Today we went to the beach at Narva-Jõesuu. The weather was warm, even if the water wasn’t quite, yet. But that didn’t stop the throngs of people in thongs from spending their day under the warm arctic sun, cooled by the crisp nordic breezes.
In New York, a beach trip requires either forethought in regard to the layers of your wardrobe, or an advanced mastery of public towel-clad disrobing and always seems to make for a somewhat clumsy time at the beginning and end of a normal beach outing. Here, however, I was almost stunned to see a well thought out and sane solution: a freestanding metal orange colored privacy booth – smack dab in the middle of the beach. I could barely believe my eyes as I saw people line up, one by one, without annoyance or impatience and wait their turn to use this ingenious device. Having stepped inside to make use of it myself, I can only imagine that the reason I have never seen these amazingly practical privacy guards in use in the States is either because of a warped concern over possible liability, as one cannot see the goings on within it, or simply because no one has ever seen such a thing. I almost hope it is the latter reason.
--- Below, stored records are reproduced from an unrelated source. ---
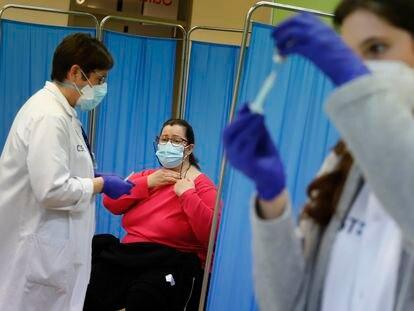 Una profesora es vacunada con la vacuna AstraZeneca en Terrass (Barcelona), el miércoles.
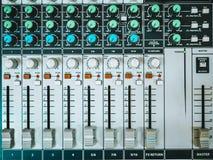 Vista superiore di audio fader e manopole del regolatore del DJ fotografia stock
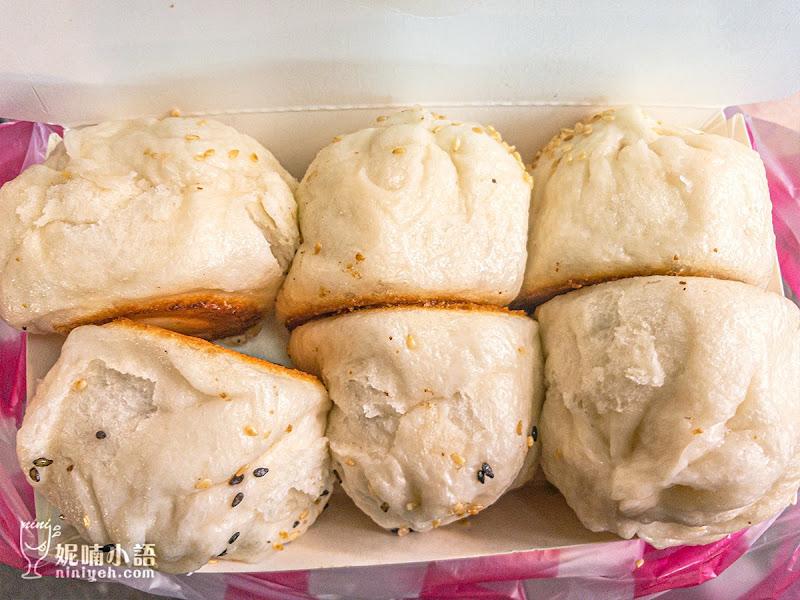 【南機場夜市美食】鈺師傅上海生煎包。出爐就秒殺的排隊水煎包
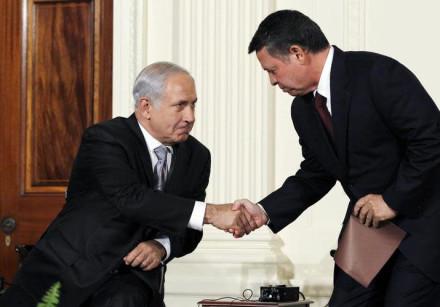 Jordan's King Abdullah II (R) greets Israeli Prime Minister Benjamin Netanyahu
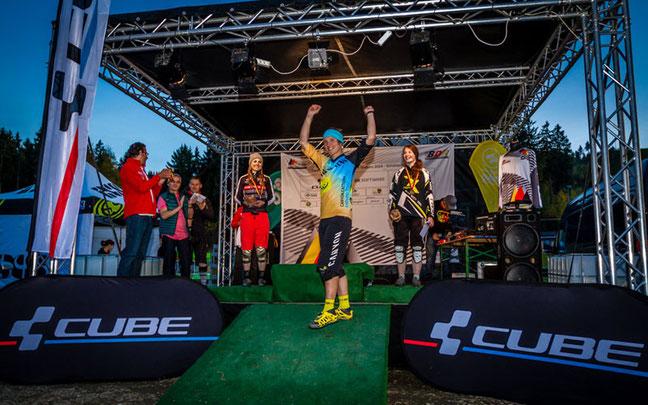 Damensiegerin Ines Thoma (m.), dahinter Sofia Wiedenroth (l.) und Raphaela Richter (r.) ©Martin Munker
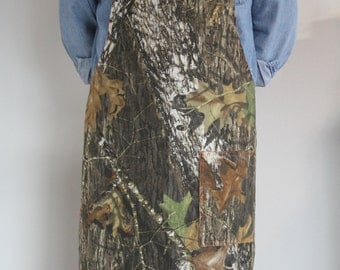 Apron, Cobbler, BBQ apron Mossy Oak Camo, hunters orange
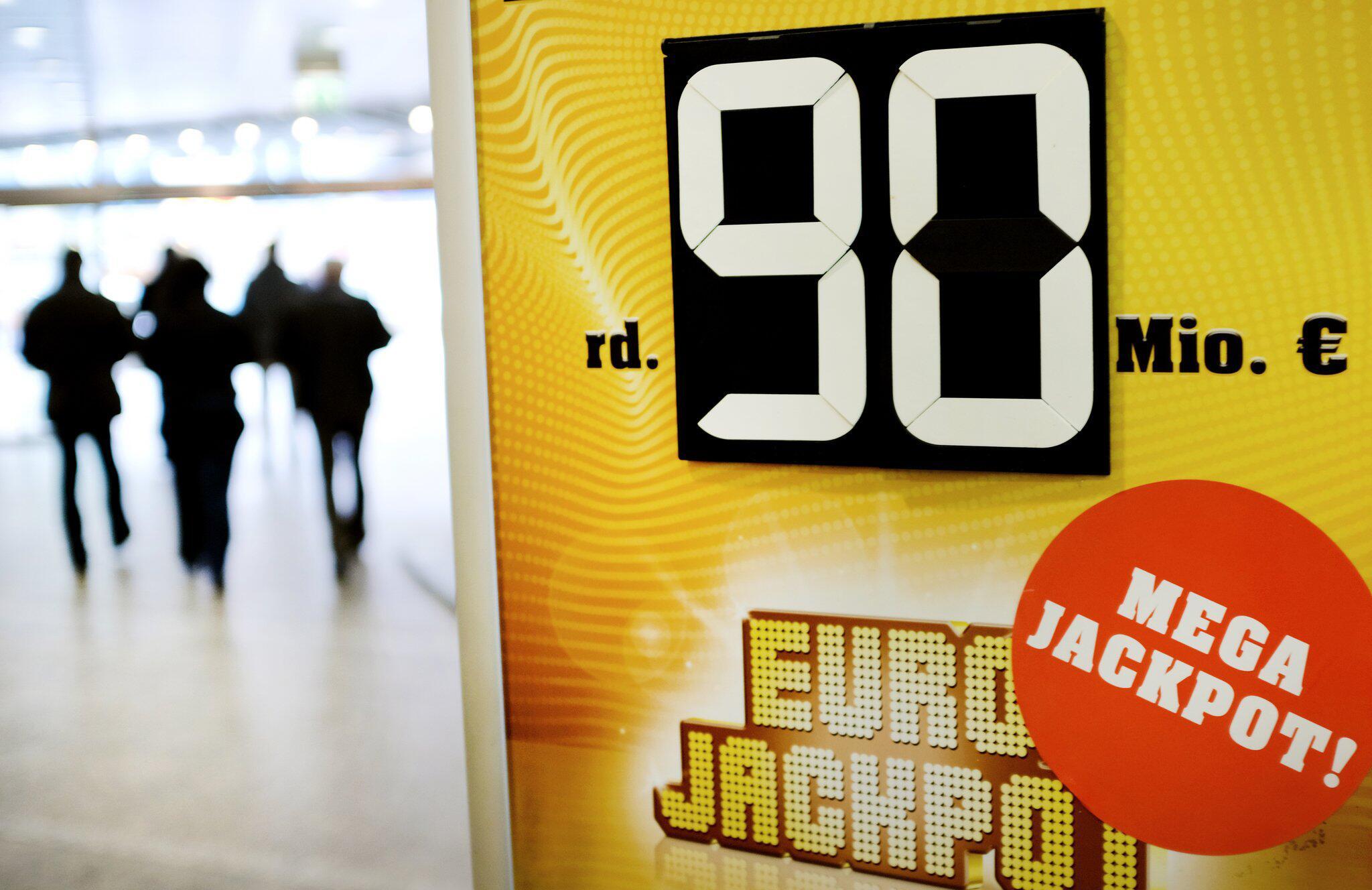 Nordrhein-Westfalen - Riesen-Eurojackpot geht nach Deutschland und Polen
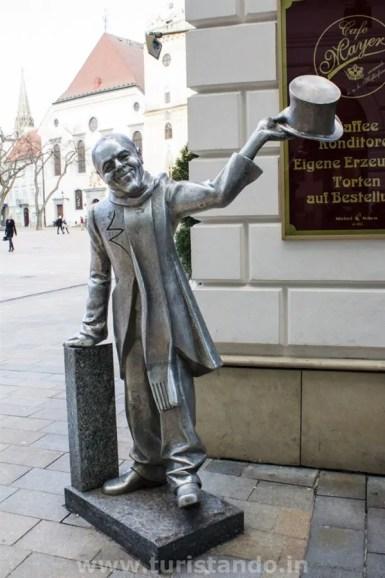 Bratislava 15gen2016 03 683x1024 As estátuas engraçadinhas de Bratislava na Eslováquia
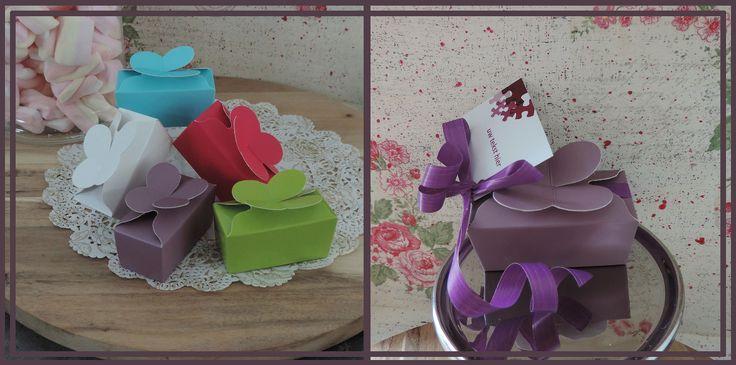Wat vinden jullie van de Honing Doosjes? Het paarse doosje is bijvoorbeeld mooi in combinatie met paars lint, chocolade dragee multicolor roze en label 15! www.bedanksuikers.nl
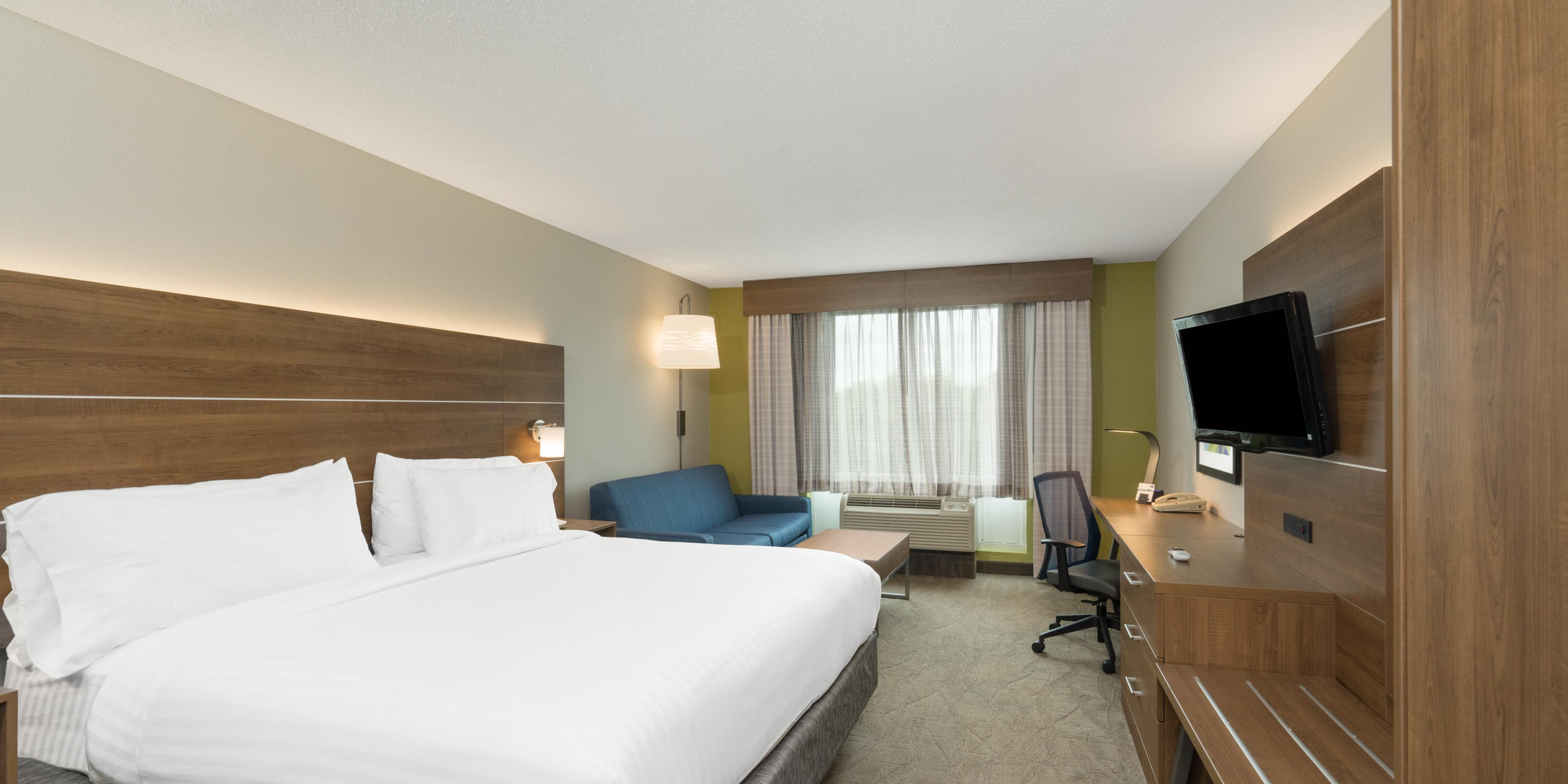 Holiday Inn Express And Suites Frankfort 5122833681 2x1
I’ve said it before that the people of Estonia are beautiful, and in particular Estonian women are one of the best kept secrets of the north (case in point – my beautiful wife). And it is a little realized fact in the States that whenever you stumble upon an unusually stunning actress or model, with an almost unpronounceable name, the safe bet when guessing her national origin will be Estonian; i.e. Carmen Kass, Tiiu Kuik, Anett Griffel, Anna Torv, etc, etc… Technically most of the people on the beach here in Narva-Jõesuu were not ethnically Estonian, but rather Russian-Estonians. But having come from New York, and grown up in Brooklyn, I am no stranger to living with and among my Russian neighbors, so believe me when I say that there must be something special about the lifestyle, the quality of the food or even just the freshness of the air here in Eesti, because even the technically non-estonian women are unusually attractive here. Which brings us to the amazing paradox of today’s beach excursion.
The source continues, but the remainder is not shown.